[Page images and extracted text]
-=-=-=-=-
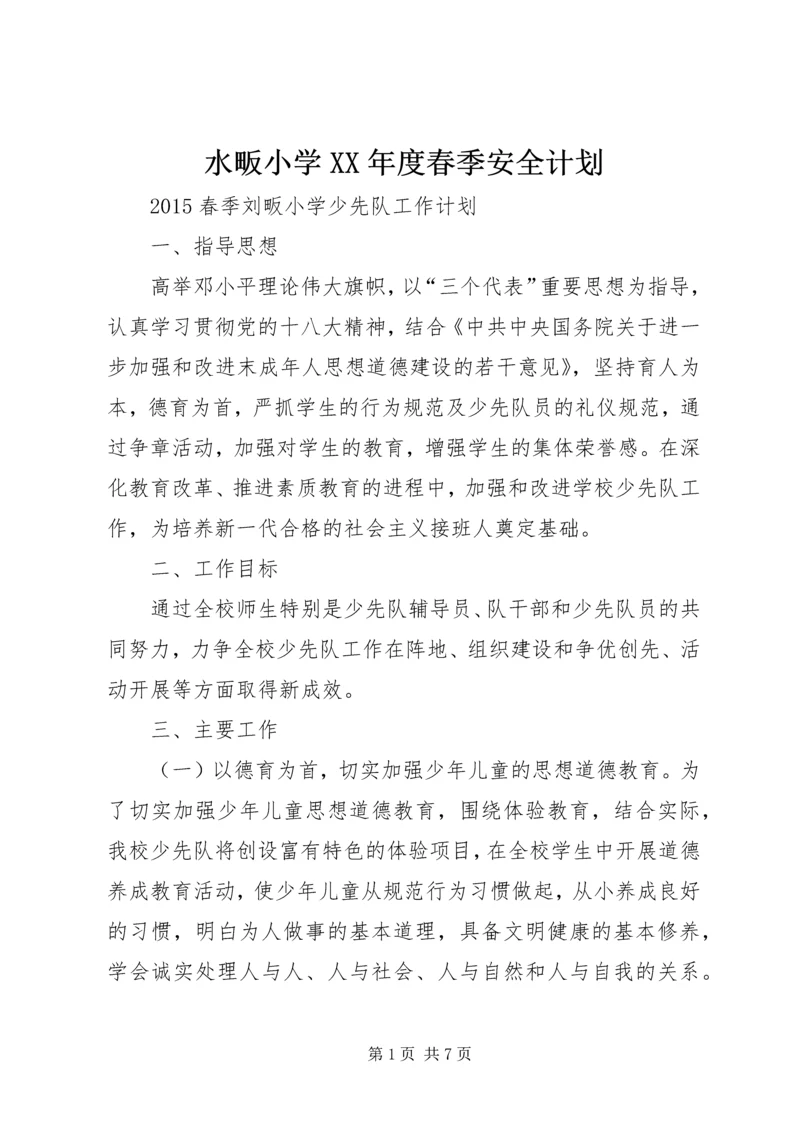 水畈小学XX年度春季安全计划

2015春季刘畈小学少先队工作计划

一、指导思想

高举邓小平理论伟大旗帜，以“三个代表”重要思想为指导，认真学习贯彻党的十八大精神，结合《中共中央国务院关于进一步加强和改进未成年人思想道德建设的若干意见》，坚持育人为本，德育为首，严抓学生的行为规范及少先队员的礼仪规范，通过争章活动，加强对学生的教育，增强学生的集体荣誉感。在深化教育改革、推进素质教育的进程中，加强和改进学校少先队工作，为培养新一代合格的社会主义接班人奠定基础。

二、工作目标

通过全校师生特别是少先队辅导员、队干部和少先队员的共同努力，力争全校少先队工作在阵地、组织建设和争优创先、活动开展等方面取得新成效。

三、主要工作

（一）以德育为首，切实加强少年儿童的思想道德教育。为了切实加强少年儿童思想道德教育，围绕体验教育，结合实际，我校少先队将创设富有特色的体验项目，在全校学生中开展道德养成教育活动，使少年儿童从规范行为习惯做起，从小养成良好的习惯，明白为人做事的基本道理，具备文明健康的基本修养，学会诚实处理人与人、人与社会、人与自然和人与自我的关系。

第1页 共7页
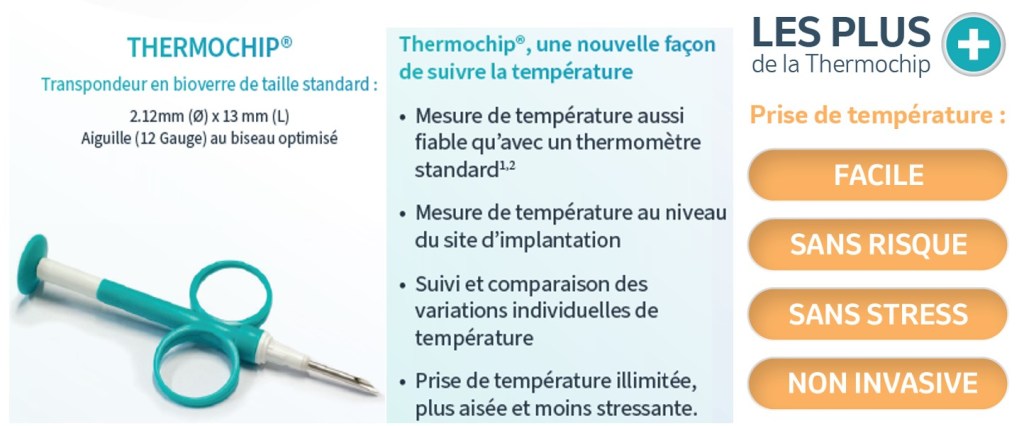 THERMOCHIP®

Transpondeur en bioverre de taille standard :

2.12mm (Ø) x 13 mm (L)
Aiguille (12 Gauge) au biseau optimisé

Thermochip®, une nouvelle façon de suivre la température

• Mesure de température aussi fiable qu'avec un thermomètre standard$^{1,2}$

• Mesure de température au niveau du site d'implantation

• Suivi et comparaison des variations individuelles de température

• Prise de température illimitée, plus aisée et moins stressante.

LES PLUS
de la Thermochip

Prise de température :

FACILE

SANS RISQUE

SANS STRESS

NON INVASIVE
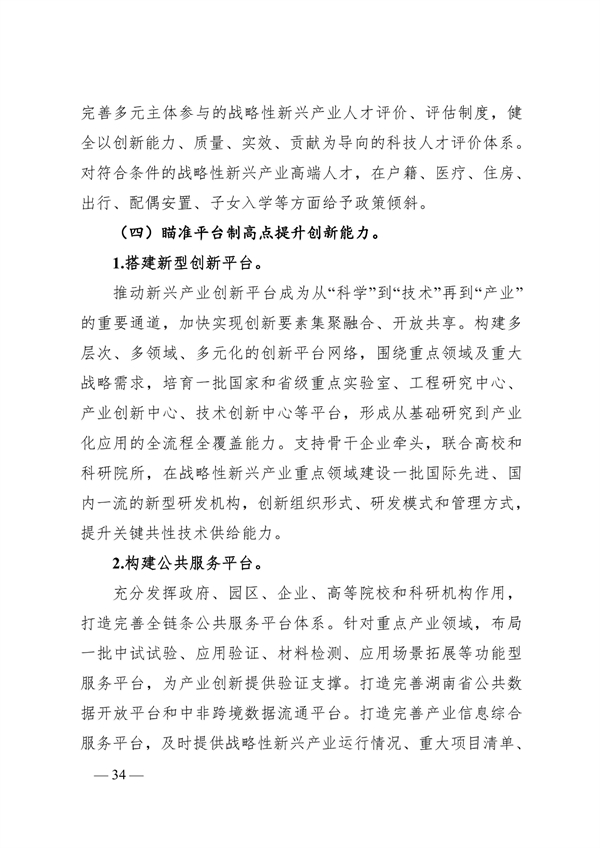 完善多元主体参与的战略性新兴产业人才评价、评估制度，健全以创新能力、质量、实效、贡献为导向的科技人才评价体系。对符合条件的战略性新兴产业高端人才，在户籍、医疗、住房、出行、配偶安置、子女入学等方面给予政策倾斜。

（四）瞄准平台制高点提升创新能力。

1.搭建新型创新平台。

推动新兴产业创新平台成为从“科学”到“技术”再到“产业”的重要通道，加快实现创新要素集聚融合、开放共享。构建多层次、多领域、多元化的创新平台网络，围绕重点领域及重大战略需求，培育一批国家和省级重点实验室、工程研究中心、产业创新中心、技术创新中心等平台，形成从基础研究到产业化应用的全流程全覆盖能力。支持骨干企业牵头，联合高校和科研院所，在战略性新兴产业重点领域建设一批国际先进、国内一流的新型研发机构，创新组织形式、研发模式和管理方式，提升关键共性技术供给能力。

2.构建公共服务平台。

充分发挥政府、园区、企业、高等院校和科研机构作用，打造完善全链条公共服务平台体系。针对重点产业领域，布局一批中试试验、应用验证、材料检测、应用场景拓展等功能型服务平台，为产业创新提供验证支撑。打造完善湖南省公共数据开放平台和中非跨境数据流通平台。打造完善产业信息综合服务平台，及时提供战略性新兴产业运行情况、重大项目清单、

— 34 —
-=-=-=-=-
* **EXERCISE PROMPT**
Your answer must be the entries written out word for word, without their pictures.

* **SOLUTION BELOW**
 水畈小学XX年度春季安全计划

2015春季刘畈小学少先队工作计划

一、指导思想

高举邓小平理论伟大旗帜，以“三个代表”重要思想为指导，认真学习贯彻党的十八大精神，结合《中共中央国务院关于进一步加强和改进未成年人思想道德建设的若干意见》，坚持育人为本，德育为首，严抓学生的行为规范及少先队员的礼仪规范，通过争章活动，加强对学生的教育，增强学生的集体荣誉感。在深化教育改革、推进素质教育的进程中，加强和改进学校少先队工作，为培养新一代合格的社会主义接班人奠定基础。

二、工作目标

通过全校师生特别是少先队辅导员、队干部和少先队员的共同努力，力争全校少先队工作在阵地、组织建设和争优创先、活动开展等方面取得新成效。

三、主要工作

（一）以德育为首，切实加强少年儿童的思想道德教育。为了切实加强少年儿童思想道德教育，围绕体验教育，结合实际，我校少先队将创设富有特色的体验项目，在全校学生中开展道德养成教育活动，使少年儿童从规范行为习惯做起，从小养成良好的习惯，明白为人做事的基本道理，具备文明健康的基本修养，学会诚实处理人与人、人与社会、人与自然和人与自我的关系。

第1页 共7页
 THERMOCHIP®

Transpondeur en bioverre de taille standard :

2.12mm (Ø) x 13 mm (L)
Aiguille (12 Gauge) au biseau optimisé

Thermochip®, une nouvelle façon de suivre la température

• Mesure de température aussi fiable qu'avec un thermomètre standard$^{1,2}$

• Mesure de température au niveau du site d'implantation

• Suivi et comparaison des variations individuelles de température

• Prise de température illimitée, plus aisée et moins stressante.

LES PLUS
de la Thermochip

Prise de température :

FACILE

SANS RISQUE

SANS STRESS

NON INVASIVE
 完善多元主体参与的战略性新兴产业人才评价、评估制度，健全以创新能力、质量、实效、贡献为导向的科技人才评价体系。对符合条件的战略性新兴产业高端人才，在户籍、医疗、住房、出行、配偶安置、子女入学等方面给予政策倾斜。

（四）瞄准平台制高点提升创新能力。

1.搭建新型创新平台。

推动新兴产业创新平台成为从“科学”到“技术”再到“产业”的重要通道，加快实现创新要素集聚融合、开放共享。构建多层次、多领域、多元化的创新平台网络，围绕重点领域及重大战略需求，培育一批国家和省级重点实验室、工程研究中心、产业创新中心、技术创新中心等平台，形成从基础研究到产业化应用的全流程全覆盖能力。支持骨干企业牵头，联合高校和科研院所，在战略性新兴产业重点领域建设一批国际先进、国内一流的新型研发机构，创新组织形式、研发模式和管理方式，提升关键共性技术供给能力。

2.构建公共服务平台。

充分发挥政府、园区、企业、高等院校和科研机构作用，打造完善全链条公共服务平台体系。针对重点产业领域，布局一批中试试验、应用验证、材料检测、应用场景拓展等功能型服务平台，为产业创新提供验证支撑。打造完善湖南省公共数据开放平台和中非跨境数据流通平台。打造完善产业信息综合服务平台，及时提供战略性新兴产业运行情况、重大项目清单、

— 34 —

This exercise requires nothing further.